● What this task involves: From the line with "How far is [20,398]" through the final line, please write out the listing exactly, including both of those lines.

● Data listing:

++++

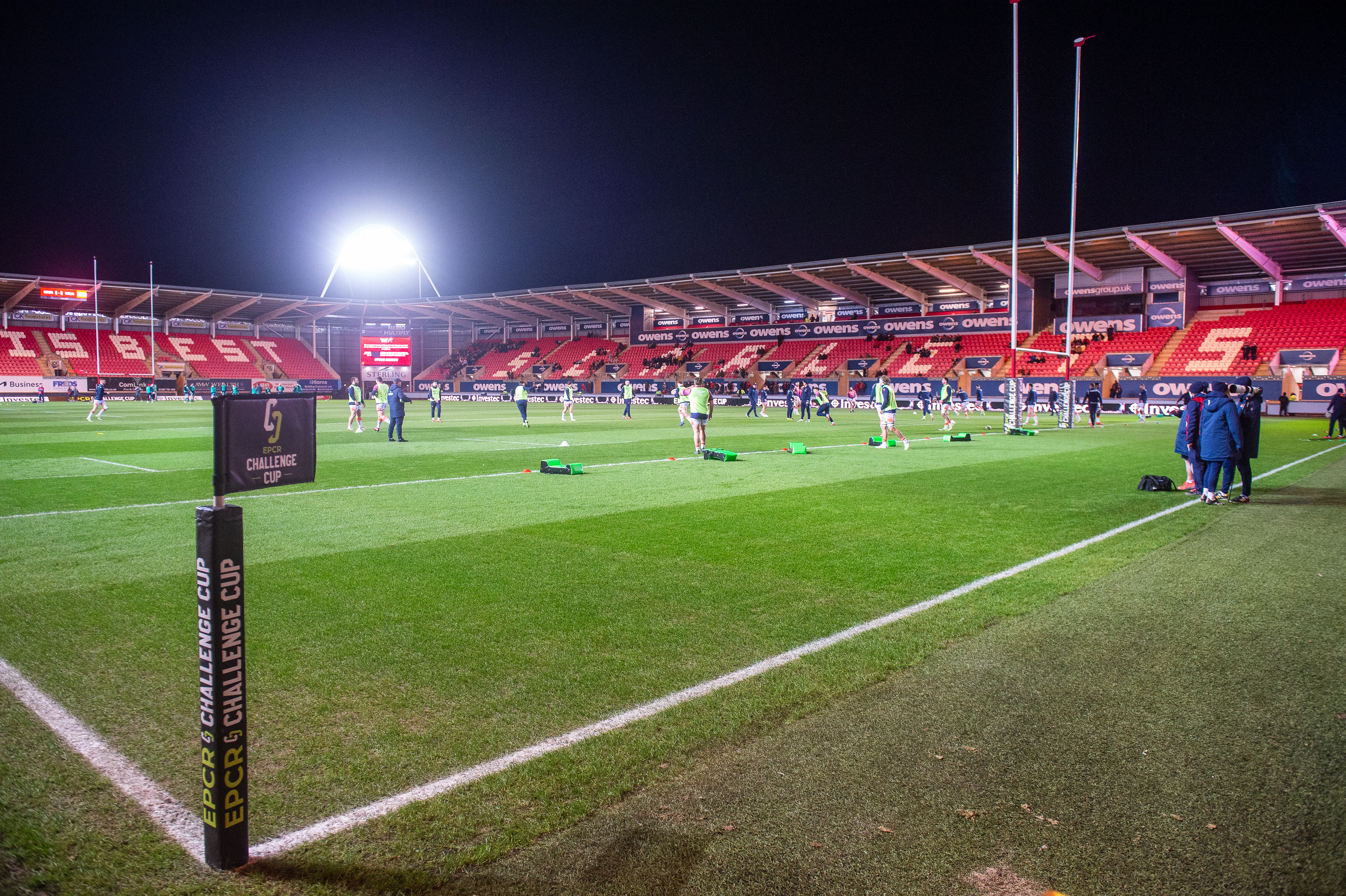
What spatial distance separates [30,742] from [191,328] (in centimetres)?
8582

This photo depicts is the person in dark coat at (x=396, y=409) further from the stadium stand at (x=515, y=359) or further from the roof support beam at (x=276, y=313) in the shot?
the roof support beam at (x=276, y=313)

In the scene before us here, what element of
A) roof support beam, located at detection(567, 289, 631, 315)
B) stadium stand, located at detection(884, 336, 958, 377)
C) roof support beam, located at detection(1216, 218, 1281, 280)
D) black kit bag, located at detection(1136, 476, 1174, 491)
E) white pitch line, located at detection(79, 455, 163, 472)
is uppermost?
roof support beam, located at detection(567, 289, 631, 315)

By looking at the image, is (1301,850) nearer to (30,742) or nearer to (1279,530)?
(30,742)

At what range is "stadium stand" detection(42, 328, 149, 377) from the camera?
63562 millimetres

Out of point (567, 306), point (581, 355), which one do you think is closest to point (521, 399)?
point (581, 355)

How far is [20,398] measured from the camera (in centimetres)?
5781

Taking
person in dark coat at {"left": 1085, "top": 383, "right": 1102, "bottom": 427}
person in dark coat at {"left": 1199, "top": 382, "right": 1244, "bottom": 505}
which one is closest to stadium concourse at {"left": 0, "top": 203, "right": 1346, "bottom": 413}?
person in dark coat at {"left": 1085, "top": 383, "right": 1102, "bottom": 427}

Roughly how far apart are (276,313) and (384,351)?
10.7 meters

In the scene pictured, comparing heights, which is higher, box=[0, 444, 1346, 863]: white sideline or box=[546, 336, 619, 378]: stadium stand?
box=[546, 336, 619, 378]: stadium stand

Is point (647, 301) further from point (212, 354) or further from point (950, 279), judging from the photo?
point (212, 354)

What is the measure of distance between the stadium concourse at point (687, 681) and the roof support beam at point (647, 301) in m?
55.1

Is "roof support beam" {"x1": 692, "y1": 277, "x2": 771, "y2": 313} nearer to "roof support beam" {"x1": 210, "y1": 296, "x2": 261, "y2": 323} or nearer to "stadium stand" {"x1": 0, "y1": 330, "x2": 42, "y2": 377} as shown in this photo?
"roof support beam" {"x1": 210, "y1": 296, "x2": 261, "y2": 323}

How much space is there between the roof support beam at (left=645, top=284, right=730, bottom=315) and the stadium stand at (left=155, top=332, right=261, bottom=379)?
127 feet

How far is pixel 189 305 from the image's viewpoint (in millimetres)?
70062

++++

● Solution to the problem:
How far is [20,398] measured from the camera (in centimetres)?
5781

Taking
person in dark coat at {"left": 1085, "top": 383, "right": 1102, "bottom": 427}
person in dark coat at {"left": 1199, "top": 382, "right": 1244, "bottom": 505}
which one is closest to stadium concourse at {"left": 0, "top": 203, "right": 1346, "bottom": 413}?
person in dark coat at {"left": 1085, "top": 383, "right": 1102, "bottom": 427}

Roughly how far apart are (276,313) and (384,351)?
10.7 meters

In the scene pictured, comparing heights, which is higher, box=[0, 444, 1346, 863]: white sideline or box=[546, 336, 619, 378]: stadium stand?
box=[546, 336, 619, 378]: stadium stand

Is point (647, 301) further from point (212, 354) or further from point (950, 279), judging from the photo?
point (212, 354)

What is the measure of distance between the stadium concourse at point (687, 681) and the roof support beam at point (647, 301) in m?
55.1

Is "roof support beam" {"x1": 692, "y1": 277, "x2": 771, "y2": 313} nearer to "roof support beam" {"x1": 210, "y1": 296, "x2": 261, "y2": 323} or nearer to "stadium stand" {"x1": 0, "y1": 330, "x2": 42, "y2": 377} as shown in this photo?
"roof support beam" {"x1": 210, "y1": 296, "x2": 261, "y2": 323}

How much space is there between the roof support beam at (left=645, top=284, right=730, bottom=315) and the stadium stand at (left=155, top=332, right=261, bottom=379)?
127 feet

How far is pixel 189 305 from the image's viewpoint (in millimetres)?
70062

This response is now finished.